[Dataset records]
+++++

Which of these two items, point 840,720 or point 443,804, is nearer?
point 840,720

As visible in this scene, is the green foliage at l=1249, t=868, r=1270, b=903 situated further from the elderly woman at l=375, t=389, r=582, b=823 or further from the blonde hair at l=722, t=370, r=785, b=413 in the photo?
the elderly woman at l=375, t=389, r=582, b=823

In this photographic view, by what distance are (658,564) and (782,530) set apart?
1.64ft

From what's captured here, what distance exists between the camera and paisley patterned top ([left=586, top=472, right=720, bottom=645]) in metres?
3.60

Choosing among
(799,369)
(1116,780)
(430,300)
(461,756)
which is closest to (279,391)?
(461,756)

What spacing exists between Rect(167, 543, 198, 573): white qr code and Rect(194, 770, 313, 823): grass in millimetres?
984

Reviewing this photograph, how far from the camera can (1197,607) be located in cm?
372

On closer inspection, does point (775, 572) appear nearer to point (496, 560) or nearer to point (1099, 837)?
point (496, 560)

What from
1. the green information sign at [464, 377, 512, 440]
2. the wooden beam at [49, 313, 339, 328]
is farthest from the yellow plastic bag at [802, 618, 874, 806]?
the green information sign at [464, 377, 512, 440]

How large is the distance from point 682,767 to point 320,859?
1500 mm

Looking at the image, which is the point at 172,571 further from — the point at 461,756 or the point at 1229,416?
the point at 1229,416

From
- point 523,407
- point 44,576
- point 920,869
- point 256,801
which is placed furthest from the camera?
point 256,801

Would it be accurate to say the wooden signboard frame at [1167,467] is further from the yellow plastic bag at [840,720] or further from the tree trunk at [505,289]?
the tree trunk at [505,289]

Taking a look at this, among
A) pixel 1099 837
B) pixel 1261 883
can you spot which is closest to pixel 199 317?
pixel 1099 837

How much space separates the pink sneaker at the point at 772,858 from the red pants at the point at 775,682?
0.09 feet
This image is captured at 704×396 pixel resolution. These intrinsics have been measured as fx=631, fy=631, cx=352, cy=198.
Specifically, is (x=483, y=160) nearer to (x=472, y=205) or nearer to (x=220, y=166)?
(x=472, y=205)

+++++

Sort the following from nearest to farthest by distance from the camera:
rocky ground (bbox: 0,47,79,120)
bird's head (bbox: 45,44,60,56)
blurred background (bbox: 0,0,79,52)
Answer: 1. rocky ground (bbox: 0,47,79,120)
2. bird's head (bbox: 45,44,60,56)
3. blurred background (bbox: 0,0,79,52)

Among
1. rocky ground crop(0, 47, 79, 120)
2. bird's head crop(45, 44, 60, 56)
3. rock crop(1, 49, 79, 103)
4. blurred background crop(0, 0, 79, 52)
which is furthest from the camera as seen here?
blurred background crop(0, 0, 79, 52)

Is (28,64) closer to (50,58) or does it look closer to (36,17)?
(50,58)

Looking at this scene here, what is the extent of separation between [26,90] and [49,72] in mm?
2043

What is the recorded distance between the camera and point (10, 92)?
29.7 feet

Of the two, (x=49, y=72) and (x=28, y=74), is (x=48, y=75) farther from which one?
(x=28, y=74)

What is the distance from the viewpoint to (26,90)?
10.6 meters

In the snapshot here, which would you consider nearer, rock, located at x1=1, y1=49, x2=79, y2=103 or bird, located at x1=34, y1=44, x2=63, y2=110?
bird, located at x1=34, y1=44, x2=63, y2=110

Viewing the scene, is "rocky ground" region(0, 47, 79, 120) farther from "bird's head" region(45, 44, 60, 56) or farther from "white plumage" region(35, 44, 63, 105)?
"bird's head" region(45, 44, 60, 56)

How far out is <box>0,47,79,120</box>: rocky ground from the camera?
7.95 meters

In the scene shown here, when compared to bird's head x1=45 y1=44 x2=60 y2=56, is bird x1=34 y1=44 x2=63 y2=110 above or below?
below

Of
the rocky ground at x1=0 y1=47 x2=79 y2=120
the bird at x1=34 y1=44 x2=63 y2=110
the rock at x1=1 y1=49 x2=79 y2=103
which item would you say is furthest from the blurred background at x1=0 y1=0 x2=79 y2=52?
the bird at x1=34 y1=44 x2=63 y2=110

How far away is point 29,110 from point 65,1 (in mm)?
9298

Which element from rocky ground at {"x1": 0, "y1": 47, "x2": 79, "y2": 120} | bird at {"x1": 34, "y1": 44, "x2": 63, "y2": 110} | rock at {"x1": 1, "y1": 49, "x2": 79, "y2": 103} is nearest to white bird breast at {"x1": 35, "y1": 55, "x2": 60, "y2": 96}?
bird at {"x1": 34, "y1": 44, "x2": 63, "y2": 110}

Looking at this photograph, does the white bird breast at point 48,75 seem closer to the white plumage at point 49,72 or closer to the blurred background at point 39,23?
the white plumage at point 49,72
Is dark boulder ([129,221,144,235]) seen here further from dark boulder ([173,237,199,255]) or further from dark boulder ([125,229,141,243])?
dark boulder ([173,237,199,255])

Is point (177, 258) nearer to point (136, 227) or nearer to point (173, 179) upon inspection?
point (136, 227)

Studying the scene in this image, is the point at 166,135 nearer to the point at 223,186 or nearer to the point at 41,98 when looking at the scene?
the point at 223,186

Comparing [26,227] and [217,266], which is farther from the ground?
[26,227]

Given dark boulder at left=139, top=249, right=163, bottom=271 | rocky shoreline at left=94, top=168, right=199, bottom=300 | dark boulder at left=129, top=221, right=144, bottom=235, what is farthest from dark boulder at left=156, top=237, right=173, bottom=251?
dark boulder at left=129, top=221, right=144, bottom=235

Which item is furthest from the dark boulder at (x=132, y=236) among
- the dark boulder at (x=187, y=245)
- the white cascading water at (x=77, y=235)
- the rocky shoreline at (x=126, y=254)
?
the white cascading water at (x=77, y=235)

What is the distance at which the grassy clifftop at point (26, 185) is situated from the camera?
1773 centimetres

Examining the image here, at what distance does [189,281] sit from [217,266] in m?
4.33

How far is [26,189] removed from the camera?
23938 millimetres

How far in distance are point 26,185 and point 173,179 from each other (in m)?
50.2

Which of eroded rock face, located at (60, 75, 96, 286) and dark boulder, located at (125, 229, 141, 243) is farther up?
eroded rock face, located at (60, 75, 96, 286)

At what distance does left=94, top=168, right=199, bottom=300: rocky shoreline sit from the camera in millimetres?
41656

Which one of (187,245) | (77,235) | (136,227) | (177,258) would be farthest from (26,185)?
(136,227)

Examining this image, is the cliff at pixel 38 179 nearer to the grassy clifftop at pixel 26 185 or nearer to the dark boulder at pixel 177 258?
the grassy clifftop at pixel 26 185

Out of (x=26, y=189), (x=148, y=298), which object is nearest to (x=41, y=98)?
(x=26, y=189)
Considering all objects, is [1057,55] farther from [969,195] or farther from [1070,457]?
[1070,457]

+++++

▸ **What you should do**
Count the lines in the data above that contain the word "breast", and reply with the number alone.

▸ **Solution**
2